### [BRIEF 1]
In the excerpt below about Upstream's vehicle cybersecurity software, how much money did the company receive from its Series A funding round?
### [BRIEF 2]
Please carry the excerpt below on Upstream and connected-car security forward, starting right after its last sentence.

By monitoring the back end, Upstream’s software can ingest data from an entire fleet, understand what the normal data flow between the cloud and cars looks like, create shadow representations of that data, and quickly identify anomalies. Upstream’s methods are a nod to its founders, who come not from an automotive background but from the IT realm and with experience in the Israel Defense Forces’ Intelligence Corps. The company received $9 million from a Series A round of funding that closed in December.
“Connected and semi-autonomous vehicles are already a reality, so it’s a matter of when, and not if, these self-driving technologies will be deployed at scale,” said Izhar Armony, general partner at Charles River Ventures (CRV), one of the venture-capital companies that contributed to the funding. “Upstream’s engineers were the first to solve how to protect connected cars and autonomous vehicles using the cloud, crucial for near-term and future deployment of automotive cybersecurity at the fleet level.”
Focusing on the car itself, in many respects, makes sense for other companies. But one drawback is that it’s hard for automakers back at their headquarters to know if a car has been compromised. A 2014 report commissioned by Sen. Ed Markey (D-Massachusetts), titled Tracking & Hacking: Security & Privacy Gaps Put American Drivers at Risk, found that only two auto manufacturers could describe any capability either to detect or “meaningfully respond to” an infiltration in real time. Most said they rely on antiquated technologies that could not be used for the purposes of identifying a cyberattack.

### [DATA EXCERPT]

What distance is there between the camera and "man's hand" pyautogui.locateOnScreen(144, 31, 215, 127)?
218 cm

### [OUTPUT 1]
$9 million.

### [OUTPUT 2]
It’s not known how those specific capabilities have evolved in the interim—generally, the industry has sought to decrease risks by forming a working group, the Auto Information Sharing and Analysis Center (Auto-ISAC), in which auto manufacturers and major suppliers share threat intelligence and evaluate known infiltrations. But the PwC report notes that automakers could use cloud-based services such as Upstream’s to aggregate data and track attack vectors.
“All the automakers and suppliers understand the risk is there,” said Ray Telang, a co-author of the PwC report and the company’s automotive lead on cybersecurity issues. “I think there’s a maturing that still needs to happen to increase focus on the connected-vehicle perspective and the operational perspective. It’s a never-ending battle.”
If it’s difficult for automakers to detect when one of their cars has been compromised, it’s just as difficult for a car to detect whether the back-end server it’s accustomed to connecting to has been breached. Should malicious actors infiltrate the back end, they could potentially infect an entire fleet rather than a single car.
In a worst-case scenario, a hacker could gain control of multiple vehicles and create a cascading series of crashes, a sequence that grows more plausible with the rise of self-driving vehicles operated in ride-sharing fleets. In more everyday breaches, a hacker could gain access to the payment records of a customer stored on back-end servers or, perhaps more troubling, launch a cyberattack that would send ransomware to thousands of automobiles and turn them into vehicular bricks until automakers or car owners pay for their release.
Ransomware attacks have already crippled hospitals around the United States, and more recently, the city of Atlanta spent $2.6 million on emergency efforts to respond to an attack that sought $50,000 in payment. With the potential for lucrative hacks, many fear that the automotive realm is the next logical target.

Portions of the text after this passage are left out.